## Raw records:
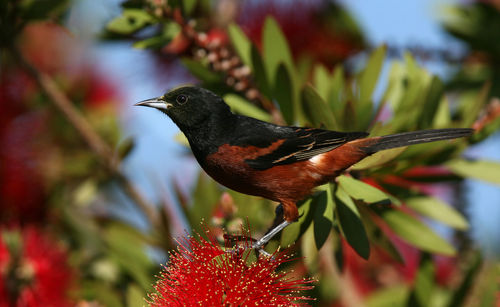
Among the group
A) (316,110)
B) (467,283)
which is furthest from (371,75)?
(467,283)

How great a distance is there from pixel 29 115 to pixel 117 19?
0.74 metres

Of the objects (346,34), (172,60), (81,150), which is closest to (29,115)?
(81,150)

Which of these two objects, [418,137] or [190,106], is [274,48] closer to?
[190,106]

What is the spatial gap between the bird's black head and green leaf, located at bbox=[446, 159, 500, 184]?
61cm

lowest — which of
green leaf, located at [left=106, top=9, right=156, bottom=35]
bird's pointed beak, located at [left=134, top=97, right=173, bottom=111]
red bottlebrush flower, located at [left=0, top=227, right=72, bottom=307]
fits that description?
red bottlebrush flower, located at [left=0, top=227, right=72, bottom=307]

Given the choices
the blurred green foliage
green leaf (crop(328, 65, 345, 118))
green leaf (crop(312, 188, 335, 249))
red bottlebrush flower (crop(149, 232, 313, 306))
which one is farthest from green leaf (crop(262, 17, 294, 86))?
red bottlebrush flower (crop(149, 232, 313, 306))

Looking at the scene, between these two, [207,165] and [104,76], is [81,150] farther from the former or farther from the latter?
[207,165]

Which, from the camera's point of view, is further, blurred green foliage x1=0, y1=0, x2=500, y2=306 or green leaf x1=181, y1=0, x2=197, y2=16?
green leaf x1=181, y1=0, x2=197, y2=16

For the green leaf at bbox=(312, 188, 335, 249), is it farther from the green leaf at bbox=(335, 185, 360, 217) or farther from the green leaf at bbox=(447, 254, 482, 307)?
the green leaf at bbox=(447, 254, 482, 307)

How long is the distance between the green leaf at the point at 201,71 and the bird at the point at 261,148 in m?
0.19

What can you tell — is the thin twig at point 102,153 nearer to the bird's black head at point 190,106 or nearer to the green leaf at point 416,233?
the bird's black head at point 190,106

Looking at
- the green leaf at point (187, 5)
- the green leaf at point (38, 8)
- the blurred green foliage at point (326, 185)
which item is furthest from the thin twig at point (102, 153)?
the green leaf at point (187, 5)

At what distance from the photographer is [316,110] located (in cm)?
97

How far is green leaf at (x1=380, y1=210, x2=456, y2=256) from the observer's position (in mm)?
1128
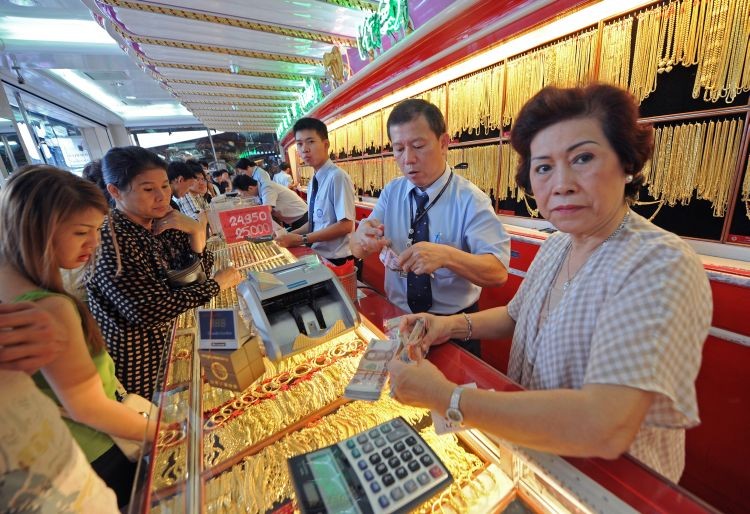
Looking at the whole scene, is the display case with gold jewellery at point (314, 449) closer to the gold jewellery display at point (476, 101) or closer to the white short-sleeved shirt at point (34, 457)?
the white short-sleeved shirt at point (34, 457)

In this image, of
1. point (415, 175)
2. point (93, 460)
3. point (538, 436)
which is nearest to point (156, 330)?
point (93, 460)

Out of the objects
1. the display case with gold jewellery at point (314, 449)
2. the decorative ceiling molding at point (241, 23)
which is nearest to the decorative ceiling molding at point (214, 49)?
the decorative ceiling molding at point (241, 23)

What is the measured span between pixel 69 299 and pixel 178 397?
1.73 feet

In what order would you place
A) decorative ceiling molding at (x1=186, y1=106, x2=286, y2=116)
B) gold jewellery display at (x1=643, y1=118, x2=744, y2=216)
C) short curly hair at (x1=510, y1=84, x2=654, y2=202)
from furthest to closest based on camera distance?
decorative ceiling molding at (x1=186, y1=106, x2=286, y2=116)
gold jewellery display at (x1=643, y1=118, x2=744, y2=216)
short curly hair at (x1=510, y1=84, x2=654, y2=202)

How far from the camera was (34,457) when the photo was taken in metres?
0.64

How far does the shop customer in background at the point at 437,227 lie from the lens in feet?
5.36

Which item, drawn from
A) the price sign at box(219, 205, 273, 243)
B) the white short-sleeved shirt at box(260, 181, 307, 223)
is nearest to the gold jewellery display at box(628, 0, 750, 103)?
the price sign at box(219, 205, 273, 243)

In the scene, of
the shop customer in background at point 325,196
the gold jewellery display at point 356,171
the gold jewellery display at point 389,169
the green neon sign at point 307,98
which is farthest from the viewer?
the gold jewellery display at point 356,171

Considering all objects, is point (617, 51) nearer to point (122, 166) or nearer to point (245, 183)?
point (122, 166)

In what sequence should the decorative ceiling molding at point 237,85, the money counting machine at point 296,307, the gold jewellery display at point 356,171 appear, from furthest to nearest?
the gold jewellery display at point 356,171
the decorative ceiling molding at point 237,85
the money counting machine at point 296,307

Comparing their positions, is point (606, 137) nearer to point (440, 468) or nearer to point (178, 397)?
point (440, 468)

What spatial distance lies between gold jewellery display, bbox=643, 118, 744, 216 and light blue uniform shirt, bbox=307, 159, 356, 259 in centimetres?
246

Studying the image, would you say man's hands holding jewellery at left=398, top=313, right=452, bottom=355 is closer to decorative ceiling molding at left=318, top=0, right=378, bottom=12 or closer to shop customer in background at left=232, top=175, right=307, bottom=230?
decorative ceiling molding at left=318, top=0, right=378, bottom=12

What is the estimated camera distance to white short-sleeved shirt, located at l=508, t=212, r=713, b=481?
67 centimetres
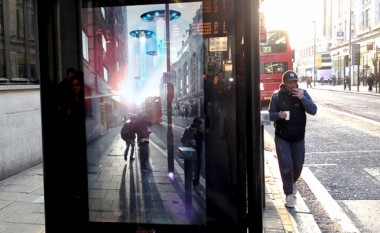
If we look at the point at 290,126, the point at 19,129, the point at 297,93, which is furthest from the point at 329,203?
the point at 19,129

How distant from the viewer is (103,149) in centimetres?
324

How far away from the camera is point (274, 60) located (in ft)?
70.9

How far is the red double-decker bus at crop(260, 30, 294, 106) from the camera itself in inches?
845

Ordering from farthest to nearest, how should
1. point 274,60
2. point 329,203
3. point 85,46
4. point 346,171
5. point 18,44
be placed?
point 274,60 < point 18,44 < point 346,171 < point 329,203 < point 85,46

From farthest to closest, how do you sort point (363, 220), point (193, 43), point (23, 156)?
point (23, 156) < point (363, 220) < point (193, 43)

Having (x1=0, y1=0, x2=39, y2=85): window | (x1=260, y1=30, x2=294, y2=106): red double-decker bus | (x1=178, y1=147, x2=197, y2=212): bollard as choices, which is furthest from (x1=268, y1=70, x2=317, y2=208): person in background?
(x1=260, y1=30, x2=294, y2=106): red double-decker bus

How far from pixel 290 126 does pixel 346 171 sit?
2868 mm

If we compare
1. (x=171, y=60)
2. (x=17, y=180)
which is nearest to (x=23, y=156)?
(x=17, y=180)

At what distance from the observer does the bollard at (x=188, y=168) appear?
313 cm

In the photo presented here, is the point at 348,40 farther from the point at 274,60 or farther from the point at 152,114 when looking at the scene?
the point at 152,114

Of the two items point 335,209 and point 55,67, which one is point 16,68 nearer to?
point 55,67

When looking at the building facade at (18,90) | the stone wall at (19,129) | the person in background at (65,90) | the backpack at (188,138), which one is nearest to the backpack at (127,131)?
the backpack at (188,138)

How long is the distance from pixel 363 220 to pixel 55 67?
3.92 metres

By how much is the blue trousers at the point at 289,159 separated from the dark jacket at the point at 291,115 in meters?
0.08
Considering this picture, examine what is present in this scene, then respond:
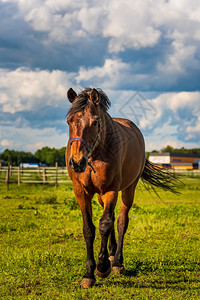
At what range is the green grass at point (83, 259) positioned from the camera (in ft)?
13.1

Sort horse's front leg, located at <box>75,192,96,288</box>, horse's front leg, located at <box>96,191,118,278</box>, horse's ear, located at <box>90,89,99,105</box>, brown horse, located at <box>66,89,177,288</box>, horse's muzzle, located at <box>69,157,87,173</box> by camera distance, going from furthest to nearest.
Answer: horse's front leg, located at <box>75,192,96,288</box> < horse's front leg, located at <box>96,191,118,278</box> < horse's ear, located at <box>90,89,99,105</box> < brown horse, located at <box>66,89,177,288</box> < horse's muzzle, located at <box>69,157,87,173</box>

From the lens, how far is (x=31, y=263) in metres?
4.96

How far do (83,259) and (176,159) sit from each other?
3231 inches

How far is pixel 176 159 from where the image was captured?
84.7 m

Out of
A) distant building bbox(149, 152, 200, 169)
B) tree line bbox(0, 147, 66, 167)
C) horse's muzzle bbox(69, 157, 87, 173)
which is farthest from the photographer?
distant building bbox(149, 152, 200, 169)

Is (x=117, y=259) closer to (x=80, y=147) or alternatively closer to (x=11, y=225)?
(x=80, y=147)

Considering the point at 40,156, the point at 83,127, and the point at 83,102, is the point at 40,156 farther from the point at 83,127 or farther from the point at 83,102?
the point at 83,127

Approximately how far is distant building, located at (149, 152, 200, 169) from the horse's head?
8048 cm

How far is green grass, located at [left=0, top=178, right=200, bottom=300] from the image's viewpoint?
157 inches

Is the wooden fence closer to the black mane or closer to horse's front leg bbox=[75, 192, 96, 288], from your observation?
horse's front leg bbox=[75, 192, 96, 288]

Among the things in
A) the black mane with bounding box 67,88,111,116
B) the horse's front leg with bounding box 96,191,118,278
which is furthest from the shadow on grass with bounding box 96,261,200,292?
the black mane with bounding box 67,88,111,116

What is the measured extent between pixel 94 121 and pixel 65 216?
6.56 metres

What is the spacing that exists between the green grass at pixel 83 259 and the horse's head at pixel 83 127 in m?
1.73

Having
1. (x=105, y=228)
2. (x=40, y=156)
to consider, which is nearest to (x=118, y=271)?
(x=105, y=228)
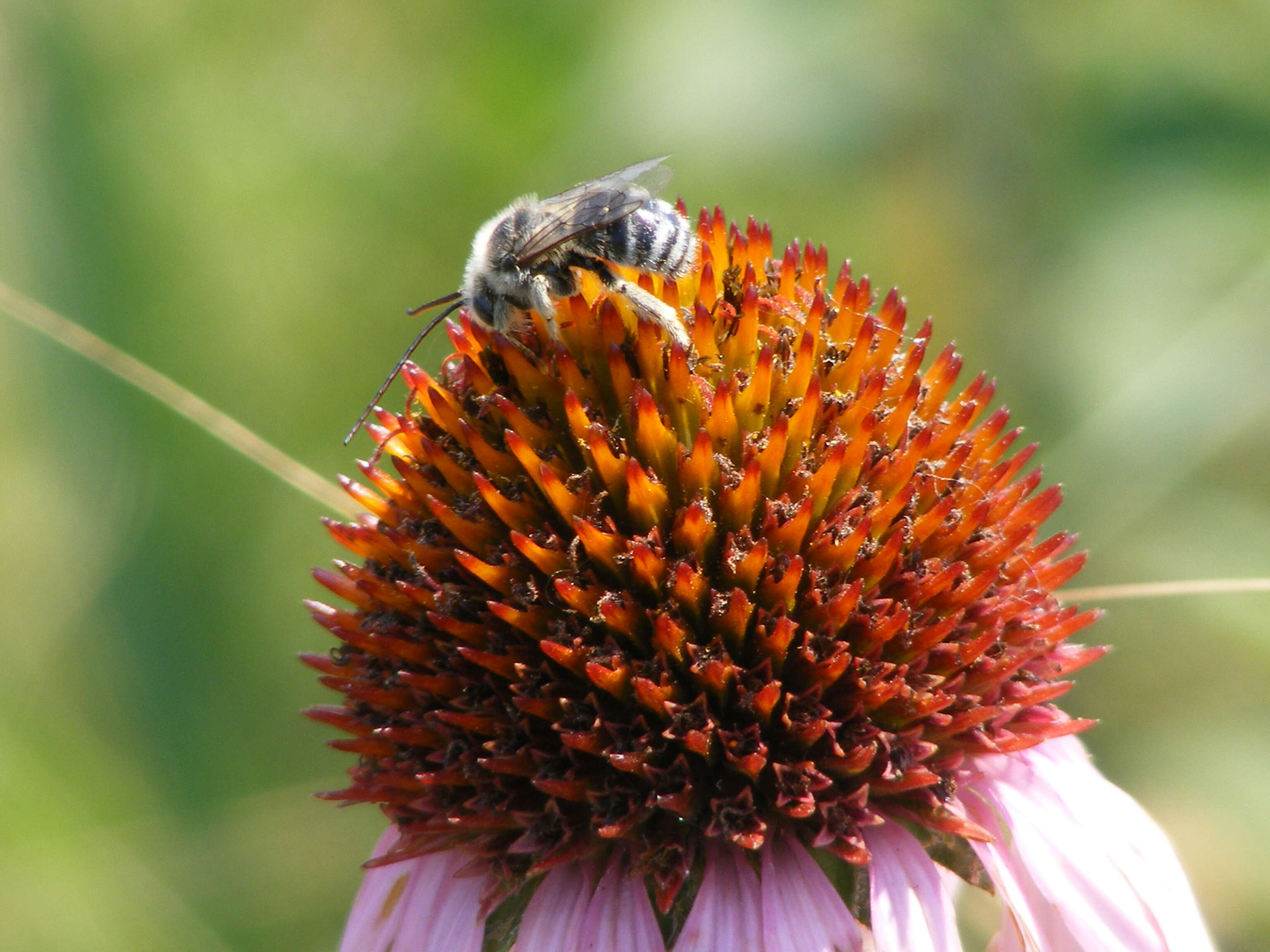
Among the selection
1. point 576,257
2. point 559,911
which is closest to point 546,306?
point 576,257

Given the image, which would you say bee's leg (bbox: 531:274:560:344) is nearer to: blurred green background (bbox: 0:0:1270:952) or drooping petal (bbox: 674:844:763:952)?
drooping petal (bbox: 674:844:763:952)

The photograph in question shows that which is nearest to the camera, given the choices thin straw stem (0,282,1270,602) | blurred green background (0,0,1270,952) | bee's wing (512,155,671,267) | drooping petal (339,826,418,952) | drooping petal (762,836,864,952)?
drooping petal (762,836,864,952)

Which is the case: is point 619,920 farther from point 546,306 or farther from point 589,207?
point 589,207

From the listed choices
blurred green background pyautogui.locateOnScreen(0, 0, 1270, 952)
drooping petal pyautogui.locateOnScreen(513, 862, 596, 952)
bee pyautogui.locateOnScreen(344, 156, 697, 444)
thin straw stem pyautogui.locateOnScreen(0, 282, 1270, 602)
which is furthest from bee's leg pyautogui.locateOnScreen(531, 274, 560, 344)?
blurred green background pyautogui.locateOnScreen(0, 0, 1270, 952)

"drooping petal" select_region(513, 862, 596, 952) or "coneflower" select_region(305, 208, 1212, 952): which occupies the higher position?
"coneflower" select_region(305, 208, 1212, 952)

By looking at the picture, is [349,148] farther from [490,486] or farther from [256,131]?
[490,486]

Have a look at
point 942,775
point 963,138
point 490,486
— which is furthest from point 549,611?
point 963,138
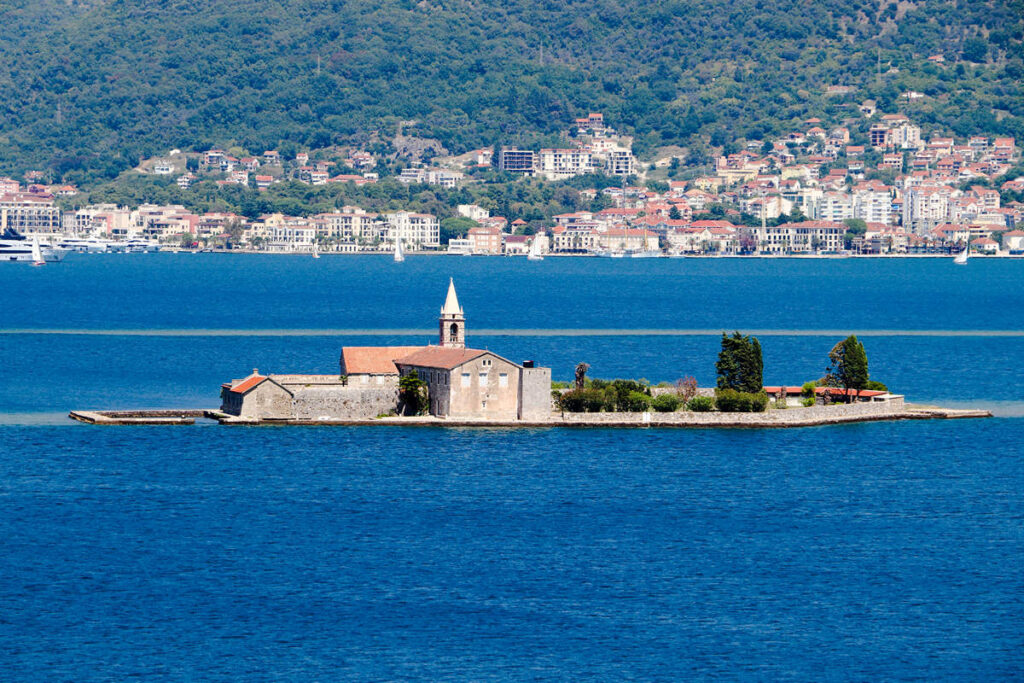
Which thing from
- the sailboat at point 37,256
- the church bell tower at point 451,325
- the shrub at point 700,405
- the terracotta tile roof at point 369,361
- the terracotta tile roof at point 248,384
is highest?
the sailboat at point 37,256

## What to do:
Copy out everything from the line containing "Have a look at" down to the end of the entries, leaving the pictures out.

## Result of the task:
Have a look at
point 942,775
point 963,138
point 490,486
— which is furthest from point 549,611?
point 963,138
Which thing from
- the sailboat at point 37,256
- the church bell tower at point 451,325
- the shrub at point 700,405
- the terracotta tile roof at point 369,361
- the terracotta tile roof at point 248,384
is highest?
the sailboat at point 37,256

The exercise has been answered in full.